One of the genres of systems I'm studying for the Handbook of Software Architecture is that of supercomputing. There are several classes of problems for which deep computing is essential: modeling the weather, protein folding, materials analysis, and so on. I've mentioned the Top 500 list before, but there are two recent additions to the list worth mentioning.
Now listed as the world's third fastest computer is the relatively inexpensive System X built at Virginia Tech, consisting of a supercluster of over 1,000 Apple Macintosh G5 machines. (It's also worth noting that G5 chip is produced by IBM). Number 73 on the list is IBM's Blue Gene prototype, the operative word here being prototype. The first production machine, being built for the Lawrence Livermore Laboratory, is expected to hit 360 terraflops, almost an order of magnitude faster than the current leader, Japan's Earth Simulator.

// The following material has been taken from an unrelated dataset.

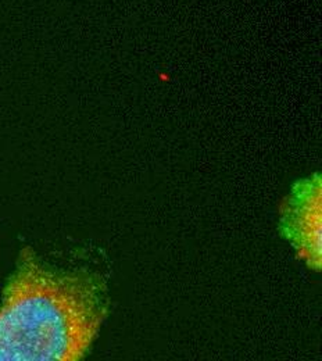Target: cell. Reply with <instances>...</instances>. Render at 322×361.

Being a software geek, I'm therefore natually curious as to the software architecture of such systems; I have knowledge of command and control systems, enterprise systems, robotics, games, and embedded systems, but admittedly have a blind spot in sofware for deep computing. What I have learned this far is that the ability to build large scale software for this domain is becoming an increasing bottleneck to exploiting the power of these amazing machines. FORTRAN and C still appear to be the dominant languages here, with Java starting to gain some traction.